Parole board once again wants to free a dangerous criminal
By Eric Siddall
The state parole board continues to demonstrate that it cannot be trusted with the public’s safety. We are especially concerned because this non-elected body now has unfettered power to release felons thanks to Prop 57.
Last week, parole recommended that Charles Manson follower Bruce Davis be granted freedom. While Davis is not one of the better-known Manson thugs, his involvement in two 1969 murders was no less brutal.
Davis admitted to attacking stuntman Donald “Shorty” Shea with a knife and holding musician Gary Hinman at gunpoint while Manson sliced his face. Hinman was ultimately tortured for three days before being murdered.
This is certainly not the first time the board has unconscionably and irresponsibly proposed to free brutal criminals. Yet, under Prop. 57, it will have the ultimate power to decide which felons get released.
Prop. 57-falsely marketed as a crime stopper-makes felons eligible for early release from state prison. Sentences handed down by judges, statutory punishments determined by the Legislature, and plea agreements between prosecutors and defendants are now irrelevant. The release decision rests solely with the parole board.
Regrettably, the board has repeatedly shown it is incapable of shouldering this immense responsibility.

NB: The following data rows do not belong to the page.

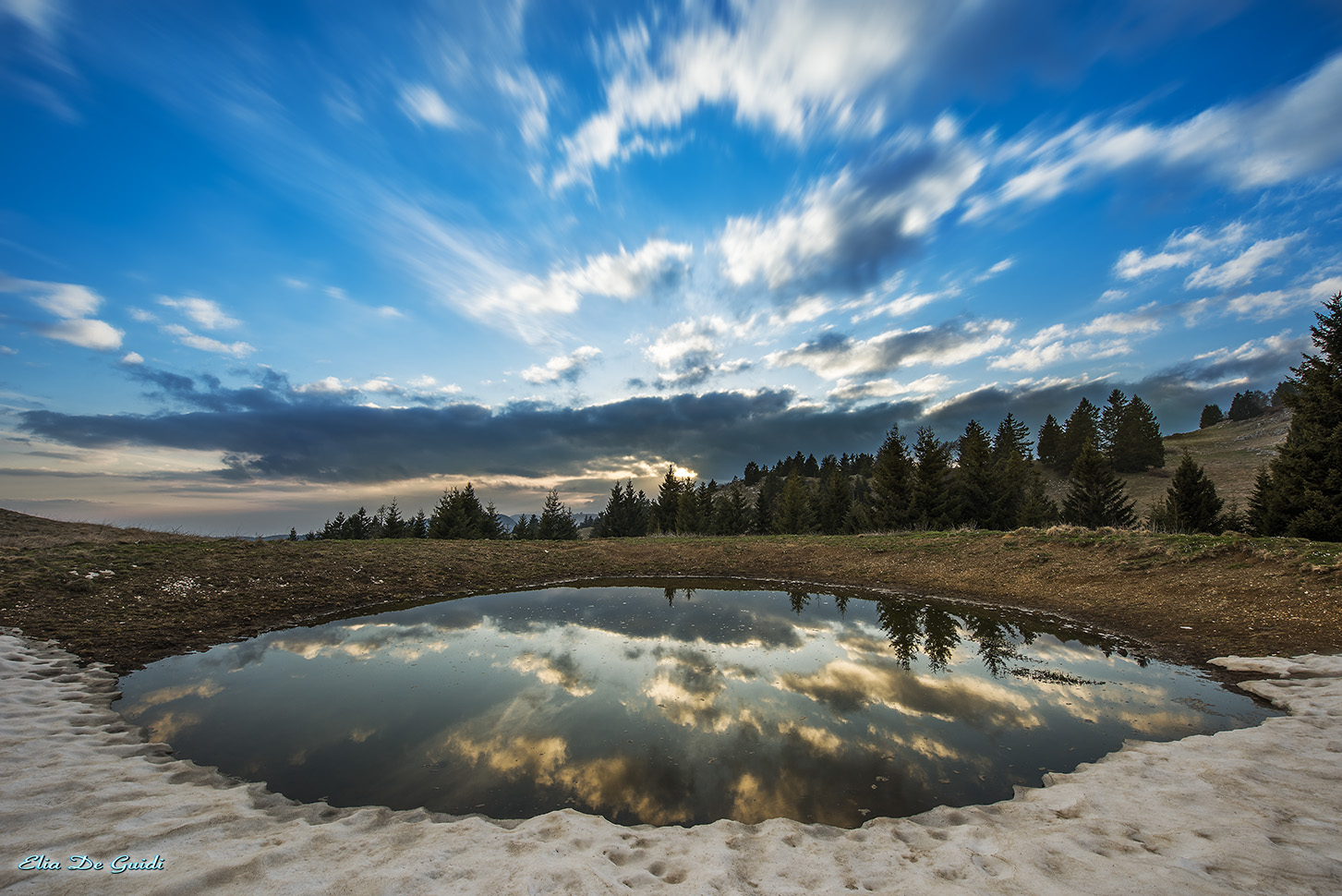 Tramonto in Lessinia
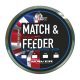 MAVER MATCH&FEEDER SINKING 600M 0,166MM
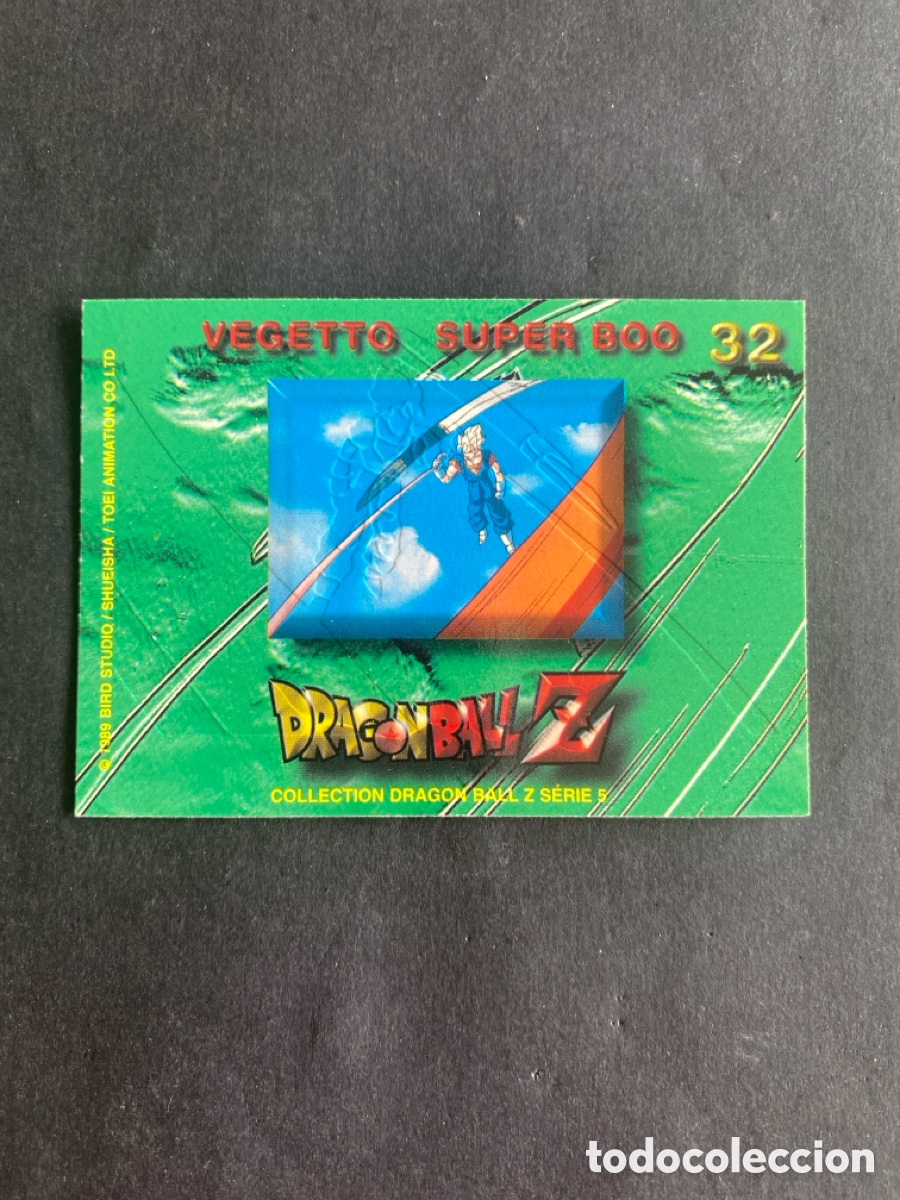 Coleccionismo cromos antiguos: Cromo Dragon Ball Z N* 32 - Foto 2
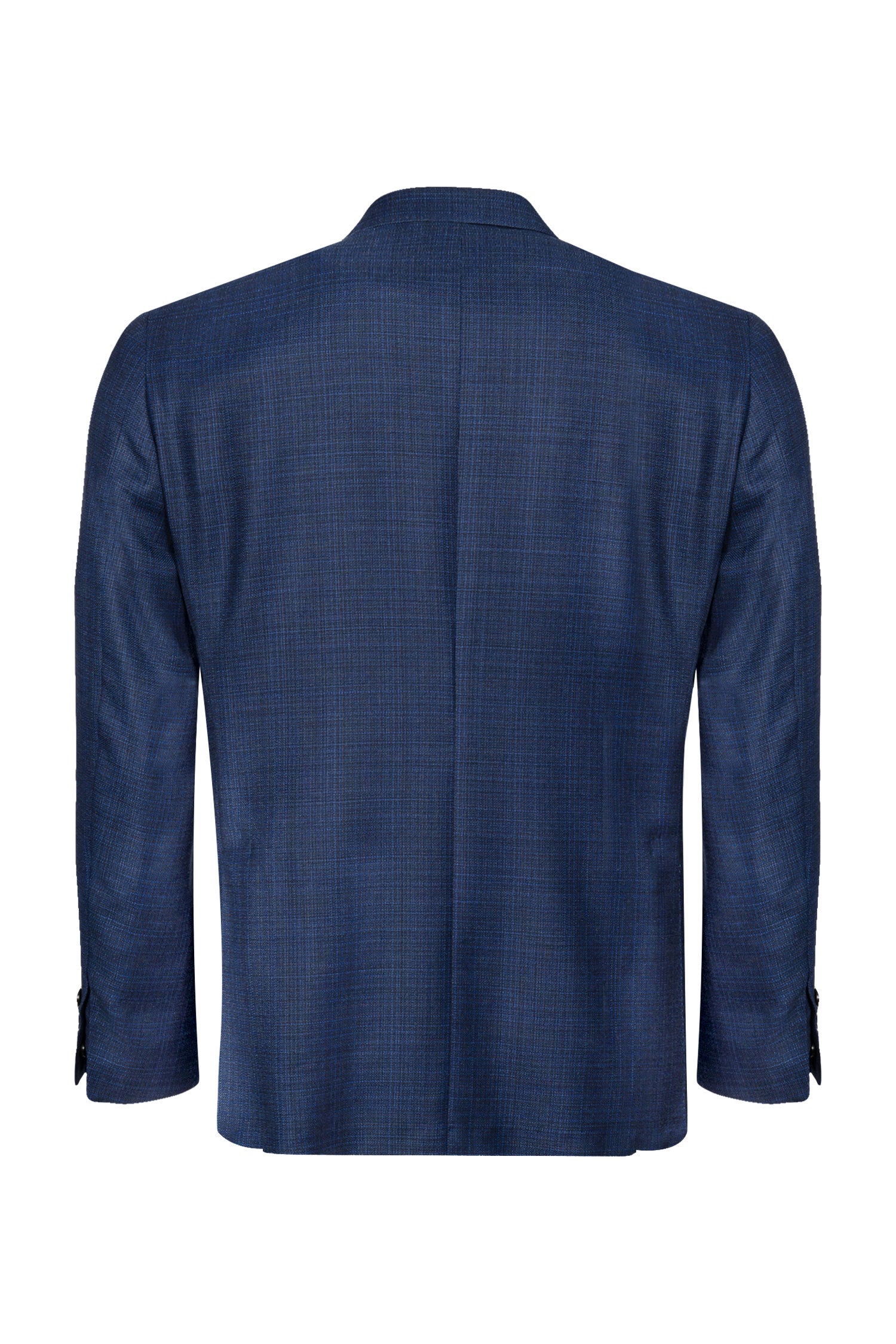 CANALI | Subtle Check Jacket | Dark Blue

In addition to recommending parole for Davis, board panels recently proposed to free Manson family killer Leslie Van Houten and cop-killer Voltaire Williams, who played a central role in the 1985 murder of LAPD Detective Thomas Williams (no relation).
Gov. Brown rejected the panel’s parole recommendation for Van Houten, and he rejected an earlier parole recommendation for Davis in 2016. We hope he does so again.
Parole denial for Davis would be a small victory for public safety. Prop. 57 will unleash a torrent of offenders, many of them dangerous and violent, into our communities. Unlike murderers like Davis, the governor will have little authority to intervene with these felons. It’s a safe bet that it won’t take long for rising crime statistics to expose the tragic folly of this awful, radical experiment.
Eric Siddall is Vice President of the Association of Los Angeles Deputy District Attorneys, the collective bargaining agent representing nearly 1,000 Deputy District Attorneys who work for the County of Los Angeles.